- Given request -
Rewrite the listing from the line with "When looking at" through the line with "11492 millimetres", changing "farthest" to "most distant" and keeping everything else the same. Give only those lines.

- Raw data -
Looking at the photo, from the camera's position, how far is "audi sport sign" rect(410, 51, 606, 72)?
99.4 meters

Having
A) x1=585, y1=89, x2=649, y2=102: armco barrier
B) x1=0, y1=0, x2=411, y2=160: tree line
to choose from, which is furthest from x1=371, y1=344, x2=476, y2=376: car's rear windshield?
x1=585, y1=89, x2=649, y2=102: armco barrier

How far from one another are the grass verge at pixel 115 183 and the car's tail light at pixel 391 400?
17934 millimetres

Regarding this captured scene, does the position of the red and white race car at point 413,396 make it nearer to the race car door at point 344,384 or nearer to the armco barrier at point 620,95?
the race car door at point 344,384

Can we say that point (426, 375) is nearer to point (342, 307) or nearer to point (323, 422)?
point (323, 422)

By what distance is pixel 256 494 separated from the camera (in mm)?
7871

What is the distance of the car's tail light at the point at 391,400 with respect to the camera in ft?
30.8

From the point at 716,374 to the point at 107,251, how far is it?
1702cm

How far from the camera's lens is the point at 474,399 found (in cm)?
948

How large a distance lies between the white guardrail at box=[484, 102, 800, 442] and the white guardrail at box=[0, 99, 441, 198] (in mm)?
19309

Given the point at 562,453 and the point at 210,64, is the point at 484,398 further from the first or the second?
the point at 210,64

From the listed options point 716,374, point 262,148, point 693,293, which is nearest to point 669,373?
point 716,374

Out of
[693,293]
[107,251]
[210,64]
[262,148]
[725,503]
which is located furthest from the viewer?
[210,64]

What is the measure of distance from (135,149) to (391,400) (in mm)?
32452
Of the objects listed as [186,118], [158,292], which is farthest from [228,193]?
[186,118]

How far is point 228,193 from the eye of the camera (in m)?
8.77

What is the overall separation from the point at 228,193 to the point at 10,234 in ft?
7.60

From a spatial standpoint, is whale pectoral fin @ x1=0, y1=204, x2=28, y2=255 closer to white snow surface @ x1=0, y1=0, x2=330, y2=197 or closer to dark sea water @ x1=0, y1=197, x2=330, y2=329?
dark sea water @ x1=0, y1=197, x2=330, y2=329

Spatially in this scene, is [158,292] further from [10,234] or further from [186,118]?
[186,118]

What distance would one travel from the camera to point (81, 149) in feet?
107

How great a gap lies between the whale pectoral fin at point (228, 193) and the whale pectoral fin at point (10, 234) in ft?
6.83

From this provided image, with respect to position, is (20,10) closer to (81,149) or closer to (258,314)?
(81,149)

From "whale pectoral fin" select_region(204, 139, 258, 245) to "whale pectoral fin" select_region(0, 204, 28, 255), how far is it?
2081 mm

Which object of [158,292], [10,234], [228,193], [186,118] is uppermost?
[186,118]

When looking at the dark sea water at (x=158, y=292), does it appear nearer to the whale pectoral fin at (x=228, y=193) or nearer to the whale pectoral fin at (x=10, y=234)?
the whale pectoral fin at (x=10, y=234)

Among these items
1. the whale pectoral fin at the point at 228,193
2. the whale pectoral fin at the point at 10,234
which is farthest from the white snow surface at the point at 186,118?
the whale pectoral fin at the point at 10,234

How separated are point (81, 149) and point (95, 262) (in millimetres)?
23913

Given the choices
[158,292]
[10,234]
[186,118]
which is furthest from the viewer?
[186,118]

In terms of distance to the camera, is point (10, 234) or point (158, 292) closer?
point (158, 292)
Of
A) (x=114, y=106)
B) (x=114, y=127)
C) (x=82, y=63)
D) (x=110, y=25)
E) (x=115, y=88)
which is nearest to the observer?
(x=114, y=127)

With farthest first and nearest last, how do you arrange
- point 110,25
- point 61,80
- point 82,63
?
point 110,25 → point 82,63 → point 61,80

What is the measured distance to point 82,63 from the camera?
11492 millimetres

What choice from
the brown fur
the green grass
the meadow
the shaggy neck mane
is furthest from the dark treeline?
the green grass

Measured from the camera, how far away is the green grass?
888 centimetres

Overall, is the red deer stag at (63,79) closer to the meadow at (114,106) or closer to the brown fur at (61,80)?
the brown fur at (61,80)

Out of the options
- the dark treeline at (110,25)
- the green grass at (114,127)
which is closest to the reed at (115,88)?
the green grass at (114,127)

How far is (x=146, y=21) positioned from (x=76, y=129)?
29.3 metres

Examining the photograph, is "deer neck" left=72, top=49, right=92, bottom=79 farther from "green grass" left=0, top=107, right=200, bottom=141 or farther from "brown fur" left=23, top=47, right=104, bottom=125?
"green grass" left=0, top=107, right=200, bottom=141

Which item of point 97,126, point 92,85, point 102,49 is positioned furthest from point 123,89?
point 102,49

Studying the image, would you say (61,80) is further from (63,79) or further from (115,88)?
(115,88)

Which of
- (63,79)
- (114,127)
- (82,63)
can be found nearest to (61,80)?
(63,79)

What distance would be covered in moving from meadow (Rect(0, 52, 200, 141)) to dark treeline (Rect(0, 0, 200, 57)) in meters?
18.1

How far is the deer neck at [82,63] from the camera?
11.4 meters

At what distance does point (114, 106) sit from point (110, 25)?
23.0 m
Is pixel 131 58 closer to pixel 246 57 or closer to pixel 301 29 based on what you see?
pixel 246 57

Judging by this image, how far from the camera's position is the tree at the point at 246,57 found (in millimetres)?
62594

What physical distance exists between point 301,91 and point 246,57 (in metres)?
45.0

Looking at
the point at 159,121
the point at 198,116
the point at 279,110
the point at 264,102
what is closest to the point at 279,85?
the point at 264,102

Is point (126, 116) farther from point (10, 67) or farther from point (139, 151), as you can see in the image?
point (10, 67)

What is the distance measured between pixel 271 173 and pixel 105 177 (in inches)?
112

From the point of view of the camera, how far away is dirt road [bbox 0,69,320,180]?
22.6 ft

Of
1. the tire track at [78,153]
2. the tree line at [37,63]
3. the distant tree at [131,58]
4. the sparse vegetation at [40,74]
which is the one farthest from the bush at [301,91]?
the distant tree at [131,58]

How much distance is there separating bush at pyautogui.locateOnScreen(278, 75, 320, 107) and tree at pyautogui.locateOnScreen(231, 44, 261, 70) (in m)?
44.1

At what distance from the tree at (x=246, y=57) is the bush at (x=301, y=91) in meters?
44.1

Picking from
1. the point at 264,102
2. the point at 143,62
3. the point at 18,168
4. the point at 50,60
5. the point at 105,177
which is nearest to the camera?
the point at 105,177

- Correct output -
When looking at the dark sea water at (x=158, y=292), does it appear nearer to the whale pectoral fin at (x=228, y=193) or nearer to the whale pectoral fin at (x=10, y=234)?
the whale pectoral fin at (x=10, y=234)

Among these items
1. the whale pectoral fin at the point at 228,193
2. the whale pectoral fin at the point at 10,234
which is most distant from the white snow surface at the point at 186,118?
the whale pectoral fin at the point at 10,234

How separated are point (81, 149) and point (95, 262) (in millimetres)?
23913

Given the choices
[158,292]
[10,234]
[186,118]
which is furthest from the viewer?
[186,118]

In terms of distance to the camera, is point (10, 234) or point (158, 292) closer?
point (158, 292)
Of
A) (x=114, y=106)
B) (x=114, y=127)
C) (x=82, y=63)
D) (x=110, y=25)
E) (x=115, y=88)
which is nearest to the observer?
(x=114, y=127)

With most distant first and nearest last, how do you arrange
- point 110,25
- point 61,80
- point 82,63
?
point 110,25 → point 82,63 → point 61,80

What is the measured distance to point 82,63 from the camera?
11492 millimetres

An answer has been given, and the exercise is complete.